WHAT IS THE BEST WAY TO LOSE WEIGHT?

Exercise is vital to health. Make no oversight on that fact. Health and exercise are like a good marriage: both need to be loved, involved, caring, committed, compassionate, and aware of each others needs. However; the question was 'What is the best way to lose weight?' The answer is, like most of life's wonders, simple in response and difficult in execution.
You want to lose weight? Learn how to eat! Your diet is the means to success. Would you like to stay motivated and use that gym membership for more than three months? This motivation comes in but one form: success.
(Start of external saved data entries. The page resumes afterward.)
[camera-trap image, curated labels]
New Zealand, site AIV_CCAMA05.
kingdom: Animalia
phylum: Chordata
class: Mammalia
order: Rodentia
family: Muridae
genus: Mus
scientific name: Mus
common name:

And that success comes in but one form as well; learn to eat correctly.
The first refutation of this statement will come in the form of the argument made above: homeostatic mechanisms are at play - cut calories one day, make up for them the next.
This fact cannot be argued, however, when one takes into account the big picture of the macronutrients involved in diet (protein, carbohydrates, and fat) and the hormonal response to food, the importance of diet and weight loss becomes apparent. 
The homeostatic mechanism adjusts, and you start to meet your goals.
Without a detailed understanding on what your fuel is doing to your engine, you are most certainly to become one who curses your credit card bill in July for that health club membership you have not used since February.
The regulars at the gym are greatly anticipating your leaving in a few months. Do yourself and your body some good - disappoint those hard bodies. Exercise like you intended, learn to eat correctly and most importantly: have the success you are working for! Then you can happily pay your credit card bill in July.